Failure to Diagnose Stomach Cancer
The Floods Case
In 2008, Mrs. Floods had abdominal pain and other symptoms, which led her to be worked up by her doctor. The doctor obtained a biopsy from Mrs. Floods’ stomach to check for suspected stomach cancer. The doctor made slides of the biopsy and sent the biopsy slides to an out-of-state lab in Texas. The out-of-state lab’s pathologist read the slides under a microscope and sent back a report concluding that the biopsy slides did not show cancer. About 1 year later, Mrs. Floods was diagnosed with advanced stage stomach cancer, stage IIIB. Less than 1 in 5 Patients with stage IIIB cancer live for 5 years. The prognosis is much better if the stomach cancer is diagnosed sooner.
Mrs. Floods came to our office, suspicious for why her cancer was not diagnosed sooner, since she had been diligent in reporting each symptom to her PCP and gastroenterologist, and submitting to all recommended tests, including a surgery to obtain a biopsy of a lesion in her abdomen. We obtained the pathology slides which were made from the biopsied stomach tissue; and then had those slides examined by a nationally renowned pathologist who specialized in stomach cancers. Our consultant confirmed that Mrs. Floods’ biopsy slide was indeed misread by the pathologist at the out-of-state lab; that one of the slides that was reviewed showed a cancer that should have been identified and surgically removed. Instead, the cancer went untreated and caused Mrs. Floods to have an advanced stage of stomach cancer by the time it was diagnosed.

◆ Your assignment ◆
Pick up the account of the Floods stomach cancer case after its final sentence and carry it forward in the same style.

◆ Information given ◆

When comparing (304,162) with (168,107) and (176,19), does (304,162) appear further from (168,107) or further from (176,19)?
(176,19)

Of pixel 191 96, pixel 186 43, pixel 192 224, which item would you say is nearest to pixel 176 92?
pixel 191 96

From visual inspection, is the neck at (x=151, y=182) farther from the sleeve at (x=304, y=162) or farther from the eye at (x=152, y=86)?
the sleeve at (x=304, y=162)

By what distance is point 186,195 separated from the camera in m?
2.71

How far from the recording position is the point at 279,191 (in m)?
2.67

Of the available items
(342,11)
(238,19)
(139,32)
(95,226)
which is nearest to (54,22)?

◆ Response area ◆
As a result of the lab’s negligence, Mrs. Floods’ cancer was diagnosed 1 year later than it should have been diagnosed. The chance of cure for stomach cancer is good if caught early, but because Mrs. Floods’ cancer was negligently missed by the lab and Mrs. Floods’ cancer was allowed to grow in her body an extra year. That year delay in diagnosing Mrs. Floods’ cancer has significantly increased the likelihood that she will die from her stomach cancer.
We filed suit against the lab on Mrs. Floods’ behalf and on behalf of her husband and children. That suit was settled by the lab for a substantial amount, shortly before trial.